65 yaşındaki Ayşe Teyze, yıllarca hayalinde süzülüp duran okuma yazma merakını gerçekleştirmek için karar verdi. Çocukluğunda ailesinin eğitim için yeterli imkanı sağlamaması nedeniyle okuma yazma öğrenemeyen Ayşe Teyze, şimdi geç de olsa bu eksikliği gidermek için bir adım atıyor. Onun hikayesi, yalnızca bireysel bir çabanın ötesinde, tüm yaşlı bireylere ilham verecek bir değişim öyküsü olarak karşımıza çıkıyor.
Ayşe Teyze, gençliğinde çok fazla hayal kuran, ancak bu hayallerini gerçekleştirmek için gerekli koşullara ulaşamayan bir kadın. Çocukken ailesi tarım işçiliği yaparak geçimini sağladığı için eğitime yeterince önem verilmedi. Bu durum, onun hayatında bir eksiklik olarak kaldı. Ancak, yaşadığı bu dezavantaja rağmen Ayşe Teyze, her zaman okumak ve yazmak istemişti. Bu arzusunu gerçekleştirmek için 65 yaşında bir karar aldı. Yerel bir halk eğitim merkezine kaydoldu ve sonunda hayallerine bir adım daha yaklaştı. Gündemi sarsan bu durum, her yaşta öğrenme azminin mümkün olduğunun da bir kanıtı oldu.
Ayşe Teyze'nin okuma yazma öğrenme yolculuğu sadece kişisel bir çaba değil, aynı zamanda bir toplumsal dayanışma örneği haline geldi. Yerel halk eğitim merkezi, Ayşe Teyze gibi birçok kadının eğitim alabilmesi için çeşitli programlar düzenliyor. Öğretmenleri, ona ve diğer katılımcılara yardım ederek cesaret veriyorlar. Ayşe Teyze’nin azmiyle birlikte diğer kadınlar da cesaret buluyor; birçok kişi önyargılarını kırarak eğitim almaya karar veriyor. Zaman zaman duygusal anlar yaşayan Ayşe Teyze, yaşının küçük hayallerinin peşinden koşmak için bir engel olmadığını gösteriyor. Öğrenmeyi yalnızca kendi ihtiyaçları için değil, topluma katılmak ve daha iyi bir gelecek inşa etmek için de istiyor. Yazmayı öğrenirken hissettiği mutluluğu şu sözlerle ifade ediyor: “Her harf benim için yeni bir dünya açıyor. Artık kendi adımı bile yazmayı öğreniyorum!”

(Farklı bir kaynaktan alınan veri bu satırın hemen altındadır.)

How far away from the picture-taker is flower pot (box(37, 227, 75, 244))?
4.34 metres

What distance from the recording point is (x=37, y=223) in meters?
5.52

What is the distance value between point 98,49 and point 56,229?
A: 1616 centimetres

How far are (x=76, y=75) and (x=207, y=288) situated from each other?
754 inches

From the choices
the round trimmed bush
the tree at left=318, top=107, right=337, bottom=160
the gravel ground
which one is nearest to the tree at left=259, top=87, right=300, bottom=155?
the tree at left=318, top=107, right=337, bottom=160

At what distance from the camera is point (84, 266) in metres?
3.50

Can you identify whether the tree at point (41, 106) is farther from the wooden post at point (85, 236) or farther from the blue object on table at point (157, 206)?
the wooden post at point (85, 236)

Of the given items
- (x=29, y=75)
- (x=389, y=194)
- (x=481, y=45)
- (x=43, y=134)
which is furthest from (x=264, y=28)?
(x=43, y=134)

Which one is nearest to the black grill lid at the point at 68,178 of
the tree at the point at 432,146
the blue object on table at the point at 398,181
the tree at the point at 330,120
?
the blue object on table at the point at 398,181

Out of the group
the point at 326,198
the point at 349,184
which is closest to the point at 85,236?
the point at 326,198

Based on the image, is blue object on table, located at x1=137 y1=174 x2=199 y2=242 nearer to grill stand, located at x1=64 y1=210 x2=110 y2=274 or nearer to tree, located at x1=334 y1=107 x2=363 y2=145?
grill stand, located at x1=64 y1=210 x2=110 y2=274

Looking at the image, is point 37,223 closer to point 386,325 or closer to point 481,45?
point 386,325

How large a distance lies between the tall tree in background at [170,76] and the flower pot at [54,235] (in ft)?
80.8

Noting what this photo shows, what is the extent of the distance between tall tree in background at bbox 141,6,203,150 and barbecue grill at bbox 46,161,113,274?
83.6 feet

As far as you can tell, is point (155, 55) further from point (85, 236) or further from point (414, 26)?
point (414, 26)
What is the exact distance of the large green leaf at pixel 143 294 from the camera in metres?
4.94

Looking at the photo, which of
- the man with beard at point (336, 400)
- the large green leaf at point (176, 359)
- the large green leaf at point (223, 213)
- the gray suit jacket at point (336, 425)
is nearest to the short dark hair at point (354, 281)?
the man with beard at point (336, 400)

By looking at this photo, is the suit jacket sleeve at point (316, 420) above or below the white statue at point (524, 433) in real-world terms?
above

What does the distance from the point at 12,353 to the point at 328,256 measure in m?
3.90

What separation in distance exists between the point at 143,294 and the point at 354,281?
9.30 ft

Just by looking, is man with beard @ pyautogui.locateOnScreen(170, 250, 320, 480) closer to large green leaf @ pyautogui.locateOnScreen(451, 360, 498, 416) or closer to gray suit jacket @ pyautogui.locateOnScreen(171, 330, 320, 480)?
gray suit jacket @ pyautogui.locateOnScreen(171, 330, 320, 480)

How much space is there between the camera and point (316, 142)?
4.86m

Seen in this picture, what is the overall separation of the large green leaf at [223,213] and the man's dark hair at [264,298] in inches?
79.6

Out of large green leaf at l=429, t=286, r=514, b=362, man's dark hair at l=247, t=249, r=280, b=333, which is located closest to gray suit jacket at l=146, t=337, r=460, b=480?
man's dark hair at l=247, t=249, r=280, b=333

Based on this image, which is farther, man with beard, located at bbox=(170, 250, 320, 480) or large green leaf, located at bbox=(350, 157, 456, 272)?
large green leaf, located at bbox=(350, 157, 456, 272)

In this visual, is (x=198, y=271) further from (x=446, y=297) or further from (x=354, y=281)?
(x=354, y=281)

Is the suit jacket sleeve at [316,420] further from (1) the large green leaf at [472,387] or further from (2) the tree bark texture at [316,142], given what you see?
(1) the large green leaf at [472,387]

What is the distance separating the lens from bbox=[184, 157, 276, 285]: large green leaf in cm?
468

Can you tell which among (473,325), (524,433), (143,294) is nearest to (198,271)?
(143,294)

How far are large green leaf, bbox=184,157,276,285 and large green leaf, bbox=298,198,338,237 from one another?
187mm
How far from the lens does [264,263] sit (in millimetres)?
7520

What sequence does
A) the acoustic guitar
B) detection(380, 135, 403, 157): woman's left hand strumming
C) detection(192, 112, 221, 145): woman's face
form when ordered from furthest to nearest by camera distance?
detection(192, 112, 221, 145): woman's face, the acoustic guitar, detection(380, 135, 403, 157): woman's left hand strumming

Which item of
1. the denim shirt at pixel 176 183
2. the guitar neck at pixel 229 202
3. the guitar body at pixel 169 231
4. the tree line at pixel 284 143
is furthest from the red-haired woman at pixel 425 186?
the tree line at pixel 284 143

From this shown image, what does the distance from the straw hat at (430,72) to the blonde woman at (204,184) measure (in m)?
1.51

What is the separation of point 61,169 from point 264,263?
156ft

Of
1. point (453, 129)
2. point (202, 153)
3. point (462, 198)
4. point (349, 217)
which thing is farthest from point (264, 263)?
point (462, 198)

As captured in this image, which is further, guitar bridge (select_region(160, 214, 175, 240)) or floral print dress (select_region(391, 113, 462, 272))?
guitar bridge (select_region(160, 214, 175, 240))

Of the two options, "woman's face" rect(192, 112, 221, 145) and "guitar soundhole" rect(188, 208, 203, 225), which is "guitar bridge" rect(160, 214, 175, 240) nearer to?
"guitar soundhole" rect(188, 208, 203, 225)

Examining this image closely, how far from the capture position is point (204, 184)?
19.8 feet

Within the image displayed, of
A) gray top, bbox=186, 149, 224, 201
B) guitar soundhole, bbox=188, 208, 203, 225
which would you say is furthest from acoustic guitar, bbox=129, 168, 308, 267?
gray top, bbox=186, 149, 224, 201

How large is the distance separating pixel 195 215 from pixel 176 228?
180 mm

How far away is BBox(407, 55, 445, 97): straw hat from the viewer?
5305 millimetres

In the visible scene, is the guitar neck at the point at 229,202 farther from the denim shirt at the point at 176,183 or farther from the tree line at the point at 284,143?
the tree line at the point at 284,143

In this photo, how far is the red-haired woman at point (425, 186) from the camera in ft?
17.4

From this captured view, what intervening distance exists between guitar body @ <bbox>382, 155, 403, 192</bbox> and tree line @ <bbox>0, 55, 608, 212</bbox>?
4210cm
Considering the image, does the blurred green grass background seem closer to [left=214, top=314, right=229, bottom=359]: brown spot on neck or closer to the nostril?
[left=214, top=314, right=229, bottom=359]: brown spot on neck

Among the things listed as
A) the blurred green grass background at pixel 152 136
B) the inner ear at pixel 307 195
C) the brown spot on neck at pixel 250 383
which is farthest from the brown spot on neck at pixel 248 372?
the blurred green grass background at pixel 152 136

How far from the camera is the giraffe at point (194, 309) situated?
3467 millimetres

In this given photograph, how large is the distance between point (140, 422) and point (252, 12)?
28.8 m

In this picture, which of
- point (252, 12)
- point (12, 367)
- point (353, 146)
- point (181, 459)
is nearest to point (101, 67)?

Ayşe Teyze'nin hikayesi, eğitim alanında atılan her adımın ne kadar değerli olduğunu gösteriyor. Onun gibi birçok kadın, toplumumuzda benzer zorluklarla karşı karşıya kalmış ve hala eğitim fırsatını yakalayamamış durumda. Ayşe Teyze, bunun üstesinden gelerek herkese umut saçıyor. Eğitimde fırsat eşitliği sağlanmasının önemi, onun hikayesiyle bir kez daha gözler önüne seriliyor. İlerde daha fazla insanın bu yöndeki projelere katılım göstereceği umudu da var. Ayşe Teyze, öğrenmenin asla bir yaş sınırı olmadığını vurgulayarak gerek gençlere gerekse yaşlılara cesaret vermeye devam ediyor.
Sonuç olarak, 65 yaşındaki bir kadının okuma yazma öğrenme iradesi, sadece kendi hayatını değil, çevresindeki toplumu da değiştirme potansiyeline sahip. Ayşe Teyze'nin azmi ve kararlılığı, toplumsal düzeyde fark yaratmanın nasıl mümkün olduğunu gösteriyor. Eğitimin, insanların gelişiminde ve potansiyellerini keşfetmelerinde en önemli unsur olduğu bu örnekle net bir şekilde ortaya çıkıyor. Onun hikayesi, her yaştan bireye ilham verecek nitelikte ve belki de birçok kişinin hayatına dokunarak, toplumun genel eğitim seviyesine de katkı sağlayacak bir öncülük yapıyor. Böylece Ayşe Teyze, eğitim yolculuğuyla birçok insana ilham kaynağı olarak karşımıza çıkıyor.